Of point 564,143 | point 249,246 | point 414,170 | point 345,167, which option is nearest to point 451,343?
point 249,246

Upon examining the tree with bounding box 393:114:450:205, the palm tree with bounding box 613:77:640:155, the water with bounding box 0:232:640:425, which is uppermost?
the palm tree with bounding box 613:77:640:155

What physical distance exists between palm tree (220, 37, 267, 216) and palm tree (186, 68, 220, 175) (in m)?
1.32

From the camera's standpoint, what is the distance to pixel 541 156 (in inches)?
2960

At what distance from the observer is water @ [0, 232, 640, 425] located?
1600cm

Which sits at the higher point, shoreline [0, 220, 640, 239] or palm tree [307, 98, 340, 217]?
####
◆ EXERCISE ◆
Rewrite the material above as a numbered list with one line per entry, leaving out the blank lines.

◆ THE ANSWER ◆
1. Of point 564,143 | point 249,246 | point 414,170 | point 345,167, which option is nearest to point 451,343?
2. point 249,246
3. Upon examining the tree with bounding box 393:114:450:205, the palm tree with bounding box 613:77:640:155, the water with bounding box 0:232:640:425, which is uppermost?
4. the palm tree with bounding box 613:77:640:155
5. What physical distance exists between palm tree (220, 37, 267, 216) and palm tree (186, 68, 220, 175) (in m)?
6. 1.32
7. From the camera's standpoint, what is the distance to pixel 541 156 (in inches)?
8. 2960
9. At what distance from the observer is water @ [0, 232, 640, 425] located?
10. 1600cm
11. Which sits at the higher point, shoreline [0, 220, 640, 239] or palm tree [307, 98, 340, 217]?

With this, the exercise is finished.